Conventional fossil fuel vehicles, while currently one of the main contributor to greenhouse gas emissions, could well be phased out in the coming decades. Some progressive European countries such as Norway have banned the sale of fossil fuel-powered cars as soon as 2025, followed by France and UK, which will impose such a restriction by 2040[1].

These regulations will obviously bring forward, if not already accelerated, a sea change in the auto industry – traditional carmakers will need to set aside more capital in the research and development of electric vehicles or alternative fuel vehicles. Such efforts, however, will add operating costs and weigh on profits. Traditional car manufacturers are hardly the only incumbents whose status quo is being challenged. The ripple effect will also spread across the oil and gas industry, and through that, the entire chemical and processing sector indirectly.

If you have been to Singapore, in particular the west side of the city, you wouldn’t miss the unrelenting glare given off by Jurong Island, the man made island across the main coastline that is the home to some of Asia’s major refineries.

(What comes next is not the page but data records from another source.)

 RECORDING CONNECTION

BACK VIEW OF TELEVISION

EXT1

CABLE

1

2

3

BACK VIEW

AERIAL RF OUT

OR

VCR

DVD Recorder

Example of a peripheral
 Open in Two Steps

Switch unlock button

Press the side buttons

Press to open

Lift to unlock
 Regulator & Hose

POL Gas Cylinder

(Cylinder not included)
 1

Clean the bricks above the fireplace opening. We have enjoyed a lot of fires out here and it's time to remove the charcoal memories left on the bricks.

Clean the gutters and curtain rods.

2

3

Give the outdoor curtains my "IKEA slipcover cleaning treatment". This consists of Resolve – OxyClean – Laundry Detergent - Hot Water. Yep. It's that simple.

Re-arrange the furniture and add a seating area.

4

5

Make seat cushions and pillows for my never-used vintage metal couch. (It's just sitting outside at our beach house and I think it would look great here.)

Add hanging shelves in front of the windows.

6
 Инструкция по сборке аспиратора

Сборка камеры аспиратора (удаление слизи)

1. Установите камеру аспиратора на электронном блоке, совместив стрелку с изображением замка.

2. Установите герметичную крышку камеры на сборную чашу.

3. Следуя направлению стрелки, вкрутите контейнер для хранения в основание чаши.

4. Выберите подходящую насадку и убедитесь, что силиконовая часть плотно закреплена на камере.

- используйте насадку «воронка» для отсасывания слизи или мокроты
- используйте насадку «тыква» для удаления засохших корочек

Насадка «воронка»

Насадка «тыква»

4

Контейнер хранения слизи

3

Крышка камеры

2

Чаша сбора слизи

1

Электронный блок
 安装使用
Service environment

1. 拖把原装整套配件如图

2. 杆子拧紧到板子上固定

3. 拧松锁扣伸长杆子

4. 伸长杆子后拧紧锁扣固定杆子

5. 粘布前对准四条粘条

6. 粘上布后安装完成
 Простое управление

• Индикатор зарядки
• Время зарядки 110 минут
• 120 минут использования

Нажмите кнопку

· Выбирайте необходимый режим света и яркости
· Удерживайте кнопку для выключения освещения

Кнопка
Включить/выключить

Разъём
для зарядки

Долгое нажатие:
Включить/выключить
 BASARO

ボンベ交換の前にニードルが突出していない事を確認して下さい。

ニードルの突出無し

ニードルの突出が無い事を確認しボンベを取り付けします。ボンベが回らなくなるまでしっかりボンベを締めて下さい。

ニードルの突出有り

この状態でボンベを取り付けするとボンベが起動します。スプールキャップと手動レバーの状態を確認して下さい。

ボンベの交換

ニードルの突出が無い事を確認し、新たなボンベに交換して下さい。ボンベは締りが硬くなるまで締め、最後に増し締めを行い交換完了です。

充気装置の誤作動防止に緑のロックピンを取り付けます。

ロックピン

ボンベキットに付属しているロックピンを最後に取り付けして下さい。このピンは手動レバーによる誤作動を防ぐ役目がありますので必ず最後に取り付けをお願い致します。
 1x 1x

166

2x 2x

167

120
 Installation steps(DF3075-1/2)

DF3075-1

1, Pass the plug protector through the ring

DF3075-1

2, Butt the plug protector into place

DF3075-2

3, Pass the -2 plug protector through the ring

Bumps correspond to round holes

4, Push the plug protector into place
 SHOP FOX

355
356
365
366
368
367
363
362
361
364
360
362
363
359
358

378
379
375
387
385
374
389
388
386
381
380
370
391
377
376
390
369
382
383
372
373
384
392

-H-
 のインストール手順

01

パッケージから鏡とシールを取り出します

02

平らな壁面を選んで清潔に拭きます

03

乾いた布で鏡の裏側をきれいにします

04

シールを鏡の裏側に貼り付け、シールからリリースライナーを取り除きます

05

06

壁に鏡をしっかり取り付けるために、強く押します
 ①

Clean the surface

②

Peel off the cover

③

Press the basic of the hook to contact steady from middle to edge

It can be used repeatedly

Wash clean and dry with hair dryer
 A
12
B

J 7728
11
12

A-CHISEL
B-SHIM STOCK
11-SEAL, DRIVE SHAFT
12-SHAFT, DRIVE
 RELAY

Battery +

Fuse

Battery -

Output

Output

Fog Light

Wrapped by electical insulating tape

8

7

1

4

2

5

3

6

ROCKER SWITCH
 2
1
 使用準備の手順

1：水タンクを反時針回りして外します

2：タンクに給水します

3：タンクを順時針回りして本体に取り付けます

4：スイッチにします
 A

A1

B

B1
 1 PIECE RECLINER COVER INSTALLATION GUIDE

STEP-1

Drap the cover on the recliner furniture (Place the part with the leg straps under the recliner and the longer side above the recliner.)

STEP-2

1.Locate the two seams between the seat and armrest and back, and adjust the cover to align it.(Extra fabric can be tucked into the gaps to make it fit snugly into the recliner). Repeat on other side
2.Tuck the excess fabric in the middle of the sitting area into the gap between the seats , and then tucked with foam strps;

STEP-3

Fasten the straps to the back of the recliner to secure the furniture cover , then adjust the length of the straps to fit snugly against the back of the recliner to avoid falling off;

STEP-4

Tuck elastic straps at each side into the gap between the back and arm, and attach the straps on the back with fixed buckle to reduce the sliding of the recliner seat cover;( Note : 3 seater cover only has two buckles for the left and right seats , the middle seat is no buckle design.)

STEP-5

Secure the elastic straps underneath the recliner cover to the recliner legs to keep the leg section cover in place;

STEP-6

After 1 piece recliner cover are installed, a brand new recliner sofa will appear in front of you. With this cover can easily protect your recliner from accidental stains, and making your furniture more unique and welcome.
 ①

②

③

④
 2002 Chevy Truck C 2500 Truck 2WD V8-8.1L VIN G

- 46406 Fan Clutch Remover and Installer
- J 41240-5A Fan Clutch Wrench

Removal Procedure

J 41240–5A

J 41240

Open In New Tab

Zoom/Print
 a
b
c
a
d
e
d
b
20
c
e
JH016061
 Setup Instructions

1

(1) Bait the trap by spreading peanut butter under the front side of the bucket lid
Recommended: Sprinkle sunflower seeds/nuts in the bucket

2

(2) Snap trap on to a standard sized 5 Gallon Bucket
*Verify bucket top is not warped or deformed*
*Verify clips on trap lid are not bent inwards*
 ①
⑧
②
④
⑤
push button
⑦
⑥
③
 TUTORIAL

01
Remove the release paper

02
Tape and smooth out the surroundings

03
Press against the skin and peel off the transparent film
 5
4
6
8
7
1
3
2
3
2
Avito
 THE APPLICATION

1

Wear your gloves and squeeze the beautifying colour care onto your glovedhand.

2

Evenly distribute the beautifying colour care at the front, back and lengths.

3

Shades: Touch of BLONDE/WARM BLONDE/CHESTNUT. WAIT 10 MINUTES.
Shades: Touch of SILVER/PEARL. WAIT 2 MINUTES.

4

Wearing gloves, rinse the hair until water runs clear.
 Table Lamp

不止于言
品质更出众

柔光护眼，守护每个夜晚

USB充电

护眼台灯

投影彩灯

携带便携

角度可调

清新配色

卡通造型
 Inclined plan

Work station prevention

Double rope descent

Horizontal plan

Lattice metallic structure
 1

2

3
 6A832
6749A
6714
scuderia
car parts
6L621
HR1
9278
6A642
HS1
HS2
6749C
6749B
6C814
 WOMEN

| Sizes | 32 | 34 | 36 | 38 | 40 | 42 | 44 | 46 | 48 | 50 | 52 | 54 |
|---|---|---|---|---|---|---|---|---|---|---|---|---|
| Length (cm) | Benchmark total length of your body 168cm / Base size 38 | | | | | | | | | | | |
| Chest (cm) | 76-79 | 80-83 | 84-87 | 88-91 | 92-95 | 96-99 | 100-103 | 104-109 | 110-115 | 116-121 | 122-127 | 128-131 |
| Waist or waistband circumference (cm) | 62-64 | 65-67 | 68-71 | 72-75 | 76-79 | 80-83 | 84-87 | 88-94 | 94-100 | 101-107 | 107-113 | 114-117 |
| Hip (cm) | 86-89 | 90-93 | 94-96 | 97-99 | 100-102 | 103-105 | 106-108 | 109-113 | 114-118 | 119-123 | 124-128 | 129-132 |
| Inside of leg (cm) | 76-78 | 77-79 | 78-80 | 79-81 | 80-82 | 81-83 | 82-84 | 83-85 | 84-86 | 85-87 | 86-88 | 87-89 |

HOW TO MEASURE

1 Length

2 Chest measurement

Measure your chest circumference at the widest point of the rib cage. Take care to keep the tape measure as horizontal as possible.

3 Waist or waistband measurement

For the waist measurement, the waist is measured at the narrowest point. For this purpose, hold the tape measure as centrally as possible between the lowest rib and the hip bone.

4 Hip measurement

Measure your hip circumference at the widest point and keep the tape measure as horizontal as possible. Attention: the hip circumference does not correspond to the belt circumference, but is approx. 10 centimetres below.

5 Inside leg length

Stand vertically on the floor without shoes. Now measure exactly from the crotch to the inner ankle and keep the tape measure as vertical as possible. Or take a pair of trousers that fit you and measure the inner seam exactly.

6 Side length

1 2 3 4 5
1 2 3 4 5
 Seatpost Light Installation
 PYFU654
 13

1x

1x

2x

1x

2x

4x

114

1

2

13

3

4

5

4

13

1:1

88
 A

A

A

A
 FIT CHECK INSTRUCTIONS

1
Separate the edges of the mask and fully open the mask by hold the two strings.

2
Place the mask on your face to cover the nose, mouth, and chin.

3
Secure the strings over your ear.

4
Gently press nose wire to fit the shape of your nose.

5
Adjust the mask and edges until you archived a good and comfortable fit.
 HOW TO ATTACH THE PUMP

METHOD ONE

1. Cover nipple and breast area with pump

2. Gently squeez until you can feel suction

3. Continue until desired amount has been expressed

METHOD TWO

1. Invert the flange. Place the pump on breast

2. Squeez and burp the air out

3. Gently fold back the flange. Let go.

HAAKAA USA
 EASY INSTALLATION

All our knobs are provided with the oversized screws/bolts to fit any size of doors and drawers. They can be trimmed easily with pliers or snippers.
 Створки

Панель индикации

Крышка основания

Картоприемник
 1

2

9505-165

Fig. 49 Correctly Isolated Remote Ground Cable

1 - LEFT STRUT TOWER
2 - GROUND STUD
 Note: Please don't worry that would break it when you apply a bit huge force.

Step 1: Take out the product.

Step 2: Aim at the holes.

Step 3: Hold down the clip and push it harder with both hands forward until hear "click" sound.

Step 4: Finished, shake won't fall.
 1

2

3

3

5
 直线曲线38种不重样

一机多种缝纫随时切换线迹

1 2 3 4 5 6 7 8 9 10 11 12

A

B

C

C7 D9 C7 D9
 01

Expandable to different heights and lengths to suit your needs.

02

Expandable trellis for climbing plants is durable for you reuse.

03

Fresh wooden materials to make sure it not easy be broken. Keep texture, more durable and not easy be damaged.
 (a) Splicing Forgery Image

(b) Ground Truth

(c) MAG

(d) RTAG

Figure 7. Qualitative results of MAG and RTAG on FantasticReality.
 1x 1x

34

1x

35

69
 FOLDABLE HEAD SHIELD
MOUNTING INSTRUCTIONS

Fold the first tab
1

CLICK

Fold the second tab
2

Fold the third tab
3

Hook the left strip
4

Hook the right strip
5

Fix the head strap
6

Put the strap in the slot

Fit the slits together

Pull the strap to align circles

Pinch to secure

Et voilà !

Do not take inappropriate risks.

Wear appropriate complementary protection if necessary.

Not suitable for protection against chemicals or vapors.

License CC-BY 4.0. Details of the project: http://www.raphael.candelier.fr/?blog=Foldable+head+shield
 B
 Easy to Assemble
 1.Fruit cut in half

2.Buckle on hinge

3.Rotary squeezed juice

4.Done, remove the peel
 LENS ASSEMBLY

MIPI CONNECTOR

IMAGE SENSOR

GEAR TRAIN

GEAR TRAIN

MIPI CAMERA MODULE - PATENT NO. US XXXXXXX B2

The supply chain of the oil and gas industry consists of components that span exploration and extraction, oil refining, and downstream chemical processing. A good part of the revenue comes from transportation-related demands. In the US, for example, motor gasoline accounted for nearly half of daily petroleum consumption in 2020. This hasn’t factored in the usage of residual fuel oil and jet fuel. In fact, the existing refinery as we know it is built with the objective to meet transportation’s substantial demand for oil. With chemical products making up around 20% of the overall oil demand, they are considered merely by-products in the oil refining process[2].

However, when combustion-powered vehicles are completely phased out, half of the oil sector’s revenue will be gone, likely weakening the competitiveness of oil refineries. But we think this will play out over a period long enough for the oil and chemical industries to adapt to a new operating environment.

With Asia becoming the primary growth engine globally, we won’t be surprised if western oil refineries opt to pull out of the market altogether as their refining facilities might have depreciated beyond the point at which further investments in enhancing product mix is uneconomical. But we think situations are relatively better in Asian countries. Given robust economic growth forecasts compared to the West, there remains to be room for petrochemical product demand to grow. If improvements are made to the design of new production facilities, we think Asian refineries will make a steady transition to the new operating environment. In fact, many newly built refining and chemical plants in China have substantially scaled up the production of petrochemical products.

We think understanding oil refineries’ depreciation policies is key to the ESG analysis of the petrochemical industry. When combustion-powered vehicles become a thing of the past, existing refineries may no longer be economically viable, or may even be shut down. If their depreciation periods stretch over a lengthy time frame, it’s likely that profits are overestimated. Also, given the tectonic changes the entire industry will undergo, we see little visibility in the long-term growth prospects in gross profit margin. We think a more viable approach would be to value these companies conservatively. For example, a higher discount rate may be necessary if they are being valued by discounted cash flow. Finally, all greenhouse gas emissions should be factored in the total cost. The average price of one ton of greenhouse gas now stands at about RMB50 in China[3]. As most listed companies disclose emission figures, analysts should include these costs into their valuations.

[1] Source: Beijing Business Today, as of April 2021

[2] Source: The US Energy Information Administration, as of March 2021

[3] Source: Industrial Sustainable Development Clearinghouse, as of March 2021


This document is based on management forecasts and reflects prevailing conditions and our views as of this date, all of which are accordingly subject to change. In preparing this document, we have relied upon and assumed without independent verification, the accuracy and completeness of all information available from public sources. All opinions or estimates contained in this document are entirely Zeal Asset Management Limited’s judgment as of the date of this document and are subject to change without notice.